Please replace "spoon handle" with "spoon grip" throughout the data below, and return the full data with nothing else changed.

[Spatial question data]
-------
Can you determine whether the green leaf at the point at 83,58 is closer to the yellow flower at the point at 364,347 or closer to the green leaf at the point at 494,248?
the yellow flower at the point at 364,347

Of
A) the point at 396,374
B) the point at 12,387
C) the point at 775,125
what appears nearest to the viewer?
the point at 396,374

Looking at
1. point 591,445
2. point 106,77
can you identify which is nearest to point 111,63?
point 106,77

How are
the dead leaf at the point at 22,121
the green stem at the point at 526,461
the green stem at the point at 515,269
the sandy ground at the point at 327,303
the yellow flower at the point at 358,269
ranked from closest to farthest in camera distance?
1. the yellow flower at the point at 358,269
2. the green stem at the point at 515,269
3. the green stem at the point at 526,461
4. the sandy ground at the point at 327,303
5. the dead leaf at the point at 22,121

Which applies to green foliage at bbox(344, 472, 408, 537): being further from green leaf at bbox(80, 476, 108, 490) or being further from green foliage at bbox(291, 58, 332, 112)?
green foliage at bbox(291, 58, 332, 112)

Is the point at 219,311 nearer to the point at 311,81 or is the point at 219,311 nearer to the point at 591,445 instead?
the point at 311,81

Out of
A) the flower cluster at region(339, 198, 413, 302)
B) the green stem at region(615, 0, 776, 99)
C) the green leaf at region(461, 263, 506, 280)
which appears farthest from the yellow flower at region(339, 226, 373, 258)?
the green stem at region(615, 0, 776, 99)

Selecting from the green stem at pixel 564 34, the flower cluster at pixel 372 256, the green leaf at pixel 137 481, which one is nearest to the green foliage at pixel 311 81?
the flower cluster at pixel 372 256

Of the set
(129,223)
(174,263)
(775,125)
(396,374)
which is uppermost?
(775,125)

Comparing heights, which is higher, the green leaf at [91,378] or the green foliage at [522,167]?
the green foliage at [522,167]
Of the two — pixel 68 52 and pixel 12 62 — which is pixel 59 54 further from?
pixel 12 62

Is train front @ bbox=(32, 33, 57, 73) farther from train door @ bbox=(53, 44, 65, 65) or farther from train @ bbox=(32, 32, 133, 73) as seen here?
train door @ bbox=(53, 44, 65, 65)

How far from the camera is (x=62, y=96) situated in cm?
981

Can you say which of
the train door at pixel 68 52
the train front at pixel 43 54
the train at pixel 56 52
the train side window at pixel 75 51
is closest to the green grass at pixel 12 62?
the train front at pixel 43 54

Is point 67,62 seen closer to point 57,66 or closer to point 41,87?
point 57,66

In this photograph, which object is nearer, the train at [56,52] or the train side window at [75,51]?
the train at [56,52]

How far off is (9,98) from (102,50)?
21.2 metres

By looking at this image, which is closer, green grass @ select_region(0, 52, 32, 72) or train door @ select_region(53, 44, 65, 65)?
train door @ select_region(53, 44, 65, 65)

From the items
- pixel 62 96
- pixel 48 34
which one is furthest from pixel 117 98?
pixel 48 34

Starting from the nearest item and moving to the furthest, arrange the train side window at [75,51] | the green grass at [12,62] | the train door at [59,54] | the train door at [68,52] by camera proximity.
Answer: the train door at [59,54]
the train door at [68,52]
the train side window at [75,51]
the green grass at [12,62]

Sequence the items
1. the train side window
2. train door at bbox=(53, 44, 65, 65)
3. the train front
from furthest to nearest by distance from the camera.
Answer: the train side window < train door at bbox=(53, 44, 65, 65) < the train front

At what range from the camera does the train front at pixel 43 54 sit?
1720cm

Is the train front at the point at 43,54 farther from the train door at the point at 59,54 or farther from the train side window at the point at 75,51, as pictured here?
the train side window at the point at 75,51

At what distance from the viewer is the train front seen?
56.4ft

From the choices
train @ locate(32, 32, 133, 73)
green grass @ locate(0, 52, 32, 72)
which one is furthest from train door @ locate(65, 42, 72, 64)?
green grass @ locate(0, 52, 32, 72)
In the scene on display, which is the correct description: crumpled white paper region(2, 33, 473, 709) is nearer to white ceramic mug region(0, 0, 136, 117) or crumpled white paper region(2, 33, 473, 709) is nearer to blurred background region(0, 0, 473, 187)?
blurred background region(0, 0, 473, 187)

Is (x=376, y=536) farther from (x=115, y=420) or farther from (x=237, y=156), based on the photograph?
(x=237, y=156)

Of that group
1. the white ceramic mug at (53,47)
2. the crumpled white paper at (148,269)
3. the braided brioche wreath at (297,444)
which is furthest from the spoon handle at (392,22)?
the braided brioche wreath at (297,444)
-------
> _Response to the exercise_:
Can you determine whether the green leaf at the point at 83,58 is closer to the yellow flower at the point at 364,347 or closer to the green leaf at the point at 494,248?
the yellow flower at the point at 364,347

Of
A) the point at 396,374
B) the point at 12,387
C) the point at 775,125
what appears nearest to the viewer?
the point at 396,374

Looking at
1. point 591,445
2. point 106,77
can you identify which is nearest to point 111,63?
point 106,77

How are
the dead leaf at the point at 22,121
the green stem at the point at 526,461
the green stem at the point at 515,269
the sandy ground at the point at 327,303
the yellow flower at the point at 358,269
ranked from closest to farthest in camera distance?
1. the yellow flower at the point at 358,269
2. the green stem at the point at 515,269
3. the green stem at the point at 526,461
4. the sandy ground at the point at 327,303
5. the dead leaf at the point at 22,121

Which applies to green foliage at bbox(344, 472, 408, 537): being further from green leaf at bbox(80, 476, 108, 490) or being further from green foliage at bbox(291, 58, 332, 112)?
green foliage at bbox(291, 58, 332, 112)

Is the point at 219,311 nearer to the point at 311,81 or is the point at 219,311 nearer to the point at 591,445 instead?
the point at 311,81

Out of
A) the flower cluster at region(339, 198, 413, 302)
B) the green stem at region(615, 0, 776, 99)
C) the green leaf at region(461, 263, 506, 280)
which appears farthest from the yellow flower at region(339, 226, 373, 258)?
the green stem at region(615, 0, 776, 99)

Selecting from the green stem at pixel 564 34, the flower cluster at pixel 372 256, the green leaf at pixel 137 481, which one is nearest to the green foliage at pixel 311 81?
the flower cluster at pixel 372 256

Of the set
(129,223)
(174,263)
(775,125)
(396,374)
which is uppermost?
(775,125)

Comparing heights, which is higher, the green leaf at [91,378] or the green foliage at [522,167]?
the green foliage at [522,167]
Of the two — pixel 68 52 and pixel 12 62 — which is pixel 59 54 further from?
pixel 12 62

Is train front @ bbox=(32, 33, 57, 73) farther from train door @ bbox=(53, 44, 65, 65) or farther from train @ bbox=(32, 32, 133, 73) as seen here?
train door @ bbox=(53, 44, 65, 65)

How far from the camera is (x=62, y=96) situated in cm?
981

Can you say which of
the train door at pixel 68 52
the train front at pixel 43 54
the train at pixel 56 52
the train side window at pixel 75 51
is closest to the green grass at pixel 12 62?
the train front at pixel 43 54

Is point 67,62 seen closer to point 57,66 or closer to point 41,87?
point 57,66

In this photograph, which object is nearer, the train at [56,52] or the train side window at [75,51]?
the train at [56,52]

How far off is (9,98) from (102,50)?
21.2 metres

By looking at this image, which is closer, green grass @ select_region(0, 52, 32, 72) or train door @ select_region(53, 44, 65, 65)?
train door @ select_region(53, 44, 65, 65)

From the items
- pixel 62 96
- pixel 48 34
which one is furthest from pixel 117 98?
pixel 48 34

Starting from the nearest item and moving to the furthest, arrange the train side window at [75,51] | the green grass at [12,62] | the train door at [59,54] | the train door at [68,52] by camera proximity.
Answer: the train door at [59,54]
the train door at [68,52]
the train side window at [75,51]
the green grass at [12,62]

Sequence the items
1. the train side window
2. train door at bbox=(53, 44, 65, 65)
3. the train front
from furthest to nearest by distance from the camera.
Answer: the train side window < train door at bbox=(53, 44, 65, 65) < the train front

At what range from the camera does the train front at pixel 43 54 sit?
1720cm

Is the train front at the point at 43,54 farther from the train door at the point at 59,54 or farther from the train side window at the point at 75,51, as pictured here?
the train side window at the point at 75,51

At what distance from the viewer is the train front seen?
56.4ft

From the choices
train @ locate(32, 32, 133, 73)
green grass @ locate(0, 52, 32, 72)
which one is furthest from train door @ locate(65, 42, 72, 64)?
green grass @ locate(0, 52, 32, 72)
In the scene on display, which is the correct description: crumpled white paper region(2, 33, 473, 709) is nearer to white ceramic mug region(0, 0, 136, 117) or crumpled white paper region(2, 33, 473, 709) is nearer to blurred background region(0, 0, 473, 187)?
blurred background region(0, 0, 473, 187)

Is (x=376, y=536) farther from (x=115, y=420) or farther from (x=237, y=156), based on the photograph?
(x=237, y=156)

Of that group
1. the white ceramic mug at (53,47)
2. the crumpled white paper at (148,269)
3. the braided brioche wreath at (297,444)
which is furthest from the spoon grip at (392,22)?
the braided brioche wreath at (297,444)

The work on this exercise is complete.